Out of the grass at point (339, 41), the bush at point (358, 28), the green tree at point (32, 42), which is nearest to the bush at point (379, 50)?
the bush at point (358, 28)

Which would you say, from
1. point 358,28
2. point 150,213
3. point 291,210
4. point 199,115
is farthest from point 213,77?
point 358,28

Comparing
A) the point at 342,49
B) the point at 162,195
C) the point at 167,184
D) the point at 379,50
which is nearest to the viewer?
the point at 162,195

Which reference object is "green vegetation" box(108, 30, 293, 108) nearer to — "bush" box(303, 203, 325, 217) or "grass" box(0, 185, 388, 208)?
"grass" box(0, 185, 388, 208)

———

EXERCISE :: Write the lines out exactly, from the one with "Which would you say, from" down to the last line of the listing, and leave out all others.

TASK RESPONSE ::
Which would you say, from
1. point 358,28
2. point 150,213
3. point 291,210
4. point 199,115
is farthest from point 213,77?
point 358,28

Comparing
A) the point at 342,49
B) the point at 162,195
C) the point at 167,184
D) the point at 379,50
which is nearest to the viewer?
the point at 162,195

Which reference object is "green vegetation" box(108, 30, 293, 108) nearer to — "bush" box(303, 203, 325, 217) or "grass" box(0, 185, 388, 208)?
"grass" box(0, 185, 388, 208)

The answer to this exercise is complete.